Set exercise a:
List every real person named in the excerpt about Tarzan, giving each name as it first appears.

Text excerpt:
------------------------------------------------------------------------

Burroughs' genius can be seen in the way that he redeemed the imagery of savagery for
his Anglo-Saxon ape-man. In the mythology of white supremacy, even before Charles Darwin,
black Africans and other nonwhites were assimilated to apes (Thomas Jefferson, in his
Notes on the State of Virginia, finds credible the rumor that African women mate with
orangutans). In much 19th- and early 20th-century pulp fiction, American Indians and black
Americans have a mystical rapport with animals, which author and audience alike understood
arose from their proximity on the evolutionary scale. But Burroughs' Tarzan is closer to
the animals than the black Africans who live nearby. The Great White Hope is at once more
civilized and more savage than the "natives"--he is the Lone Ranger and
Tonto. With Tarzan monopolizing the highest and lowest rungs of the Chain of Being, the
"natives" find themselves deprived of the one asset that racist mythology
attributed to them, closeness to the animals, leaving them without any particular function
in the economy of kitsch literature, except to be rescued by Tarzan from rogue elephants
and the occasional witch doctor.
When first published, the Tarzan stories provided a largely American audience of white
men and boys with a fantasy version of the ultimate White Guy, the virile aristocrat, who,
far from being effete and degenerate, could go Ape as well as Ascot. Something like this
vision inspired Theodore Roosevelt, the asthmatic Yankee patrician who turned himself into
a cowboy and, as an ex-president, nearly died while exploring a tributary of the Amazon in
Brazil, in an adventure that might have been scripted by Burroughs. George Bush--a
professed admirer of TR--is the Tarzan of our day: A patrician Yalie (Lord Greystoke), and
at the same time a Texan redneck (Tarzan), engaged in wildcatting (could there be a more
metaphorically resonant term?). By jumping out of airplanes in his 70s, Bush continues to
battle the Wimp Factor. Perhaps he should swing from vines as well. By contrast, George
W., a rich kid who, unlike his father, sat out the war of his generation, is Boy.

------------------------------------------------------------------------

Spatial question records
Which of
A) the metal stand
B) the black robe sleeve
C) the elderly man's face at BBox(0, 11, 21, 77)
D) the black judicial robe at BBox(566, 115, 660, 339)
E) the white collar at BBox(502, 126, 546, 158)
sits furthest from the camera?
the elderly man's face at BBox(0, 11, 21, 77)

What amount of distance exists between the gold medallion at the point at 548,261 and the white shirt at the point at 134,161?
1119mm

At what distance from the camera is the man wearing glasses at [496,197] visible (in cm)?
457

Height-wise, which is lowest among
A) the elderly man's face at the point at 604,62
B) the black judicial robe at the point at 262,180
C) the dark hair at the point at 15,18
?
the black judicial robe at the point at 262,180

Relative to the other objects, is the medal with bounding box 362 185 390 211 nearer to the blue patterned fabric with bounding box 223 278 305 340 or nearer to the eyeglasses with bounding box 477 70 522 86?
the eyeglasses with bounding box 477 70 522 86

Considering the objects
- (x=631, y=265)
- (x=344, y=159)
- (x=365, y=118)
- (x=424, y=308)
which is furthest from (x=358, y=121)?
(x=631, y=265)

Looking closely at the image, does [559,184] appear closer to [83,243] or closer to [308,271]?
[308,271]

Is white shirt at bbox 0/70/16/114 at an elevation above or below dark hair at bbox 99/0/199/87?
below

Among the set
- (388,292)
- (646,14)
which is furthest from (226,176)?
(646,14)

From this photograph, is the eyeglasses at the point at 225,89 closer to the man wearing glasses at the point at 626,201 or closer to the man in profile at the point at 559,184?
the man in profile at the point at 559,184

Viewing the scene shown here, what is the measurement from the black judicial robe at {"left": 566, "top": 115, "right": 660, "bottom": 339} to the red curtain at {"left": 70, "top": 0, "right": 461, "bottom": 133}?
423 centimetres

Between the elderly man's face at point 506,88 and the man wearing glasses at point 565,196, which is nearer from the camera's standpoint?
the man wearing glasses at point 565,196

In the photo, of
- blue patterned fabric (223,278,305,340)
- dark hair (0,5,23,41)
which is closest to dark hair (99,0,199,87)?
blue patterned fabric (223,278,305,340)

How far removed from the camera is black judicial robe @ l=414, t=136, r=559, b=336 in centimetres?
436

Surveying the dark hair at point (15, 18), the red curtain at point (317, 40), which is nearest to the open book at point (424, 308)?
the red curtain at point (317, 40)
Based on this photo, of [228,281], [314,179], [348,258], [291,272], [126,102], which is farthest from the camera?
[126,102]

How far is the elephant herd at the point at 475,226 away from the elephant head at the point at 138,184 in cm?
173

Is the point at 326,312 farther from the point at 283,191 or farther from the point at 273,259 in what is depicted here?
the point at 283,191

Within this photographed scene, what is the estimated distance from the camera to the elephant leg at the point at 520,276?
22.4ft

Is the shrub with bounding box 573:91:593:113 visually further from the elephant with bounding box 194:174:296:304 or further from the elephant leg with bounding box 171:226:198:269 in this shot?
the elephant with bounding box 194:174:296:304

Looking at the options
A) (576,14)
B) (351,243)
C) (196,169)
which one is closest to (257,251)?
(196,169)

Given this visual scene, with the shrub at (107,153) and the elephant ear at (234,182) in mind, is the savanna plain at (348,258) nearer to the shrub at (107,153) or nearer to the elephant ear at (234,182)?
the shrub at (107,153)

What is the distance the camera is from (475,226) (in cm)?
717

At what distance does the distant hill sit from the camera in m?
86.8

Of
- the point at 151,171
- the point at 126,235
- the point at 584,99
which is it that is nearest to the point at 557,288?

------------------------------------------------------------------------

Set exercise b:
Report every line of the rows that contains the word "hair", copying each line in full; case counts.

Worked solution a:
Burroughs
Charles Darwin
Thomas Jefferson
Theodore Roosevelt
George Bush
George W.

Worked solution b:
C) the dark hair at the point at 15,18
Is white shirt at bbox 0/70/16/114 at an elevation above or below dark hair at bbox 99/0/199/87?
- dark hair (0,5,23,41)
which is closest to dark hair (99,0,199,87)?
Surveying the dark hair at point (15, 18), the red curtain at point (317, 40), which is nearest to the open book at point (424, 308)?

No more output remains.